Challenge:
Reproduce word for word everything in the material from the line containing "Which item out" down to the line containing "Answer: [1007,273] → [411,140] → [805,431]", including both of those lines.

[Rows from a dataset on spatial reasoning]
:::
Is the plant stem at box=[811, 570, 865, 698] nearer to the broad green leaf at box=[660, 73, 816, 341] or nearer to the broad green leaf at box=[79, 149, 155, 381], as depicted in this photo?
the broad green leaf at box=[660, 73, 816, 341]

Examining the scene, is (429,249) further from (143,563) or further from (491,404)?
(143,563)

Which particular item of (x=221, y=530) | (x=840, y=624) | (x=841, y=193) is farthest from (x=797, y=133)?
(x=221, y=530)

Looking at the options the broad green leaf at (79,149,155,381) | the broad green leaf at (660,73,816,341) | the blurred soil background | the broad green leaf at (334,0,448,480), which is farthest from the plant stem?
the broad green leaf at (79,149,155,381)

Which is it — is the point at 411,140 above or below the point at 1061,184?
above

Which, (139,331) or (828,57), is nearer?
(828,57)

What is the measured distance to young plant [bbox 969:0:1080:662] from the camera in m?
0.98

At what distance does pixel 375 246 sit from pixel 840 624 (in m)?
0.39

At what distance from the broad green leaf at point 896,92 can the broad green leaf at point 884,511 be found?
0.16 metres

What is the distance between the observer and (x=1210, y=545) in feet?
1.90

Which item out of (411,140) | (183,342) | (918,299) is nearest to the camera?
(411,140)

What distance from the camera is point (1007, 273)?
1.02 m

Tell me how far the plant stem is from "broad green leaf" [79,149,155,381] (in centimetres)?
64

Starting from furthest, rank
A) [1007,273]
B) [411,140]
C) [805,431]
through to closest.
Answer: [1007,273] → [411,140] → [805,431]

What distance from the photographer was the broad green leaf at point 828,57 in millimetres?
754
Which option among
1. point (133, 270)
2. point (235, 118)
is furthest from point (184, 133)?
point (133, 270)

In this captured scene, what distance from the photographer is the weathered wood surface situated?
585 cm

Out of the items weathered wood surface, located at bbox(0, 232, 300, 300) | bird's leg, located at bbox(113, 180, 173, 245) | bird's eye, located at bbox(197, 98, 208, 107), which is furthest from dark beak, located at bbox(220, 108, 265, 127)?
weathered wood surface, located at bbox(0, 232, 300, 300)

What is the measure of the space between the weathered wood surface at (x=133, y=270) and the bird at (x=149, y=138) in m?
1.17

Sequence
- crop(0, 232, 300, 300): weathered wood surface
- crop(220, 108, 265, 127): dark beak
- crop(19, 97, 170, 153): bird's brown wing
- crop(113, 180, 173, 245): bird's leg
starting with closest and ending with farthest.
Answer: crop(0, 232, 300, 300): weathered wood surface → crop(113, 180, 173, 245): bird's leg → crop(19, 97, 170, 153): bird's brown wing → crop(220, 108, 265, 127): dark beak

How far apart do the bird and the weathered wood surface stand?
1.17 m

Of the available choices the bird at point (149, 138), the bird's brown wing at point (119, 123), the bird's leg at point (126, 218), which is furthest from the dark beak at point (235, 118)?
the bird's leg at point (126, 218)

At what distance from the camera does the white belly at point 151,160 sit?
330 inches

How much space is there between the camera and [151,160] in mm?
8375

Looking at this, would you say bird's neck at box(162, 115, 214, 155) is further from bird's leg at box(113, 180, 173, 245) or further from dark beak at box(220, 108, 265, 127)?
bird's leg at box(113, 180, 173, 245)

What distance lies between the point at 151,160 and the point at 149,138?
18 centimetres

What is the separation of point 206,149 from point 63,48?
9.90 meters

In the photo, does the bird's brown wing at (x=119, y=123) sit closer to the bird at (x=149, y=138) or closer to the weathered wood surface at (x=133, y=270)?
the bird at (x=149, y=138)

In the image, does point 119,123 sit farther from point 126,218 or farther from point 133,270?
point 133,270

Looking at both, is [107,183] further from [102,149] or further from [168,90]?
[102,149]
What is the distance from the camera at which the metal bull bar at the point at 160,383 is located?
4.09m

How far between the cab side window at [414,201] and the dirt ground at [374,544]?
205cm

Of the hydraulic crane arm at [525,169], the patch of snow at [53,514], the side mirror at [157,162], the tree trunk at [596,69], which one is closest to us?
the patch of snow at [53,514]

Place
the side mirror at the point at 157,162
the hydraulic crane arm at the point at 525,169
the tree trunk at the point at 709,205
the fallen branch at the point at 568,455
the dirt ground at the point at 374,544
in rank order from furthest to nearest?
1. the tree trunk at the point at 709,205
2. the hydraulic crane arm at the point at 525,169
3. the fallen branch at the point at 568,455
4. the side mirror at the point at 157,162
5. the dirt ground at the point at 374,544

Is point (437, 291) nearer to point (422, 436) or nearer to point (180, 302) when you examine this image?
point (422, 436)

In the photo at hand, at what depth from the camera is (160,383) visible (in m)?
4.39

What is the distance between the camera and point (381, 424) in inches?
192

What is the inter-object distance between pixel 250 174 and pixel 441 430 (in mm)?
:::
Response to the exercise:
Which item out of (411,140) | (183,342) | (918,299) is nearest to the camera?
(411,140)

What distance from the camera is point (1007, 273)?
1.02 m

Tell me how far the plant stem is from "broad green leaf" [79,149,155,381] (in centimetres)?
64

Starting from furthest, rank
A) [1007,273]
B) [411,140]
C) [805,431]
through to closest.
Answer: [1007,273] → [411,140] → [805,431]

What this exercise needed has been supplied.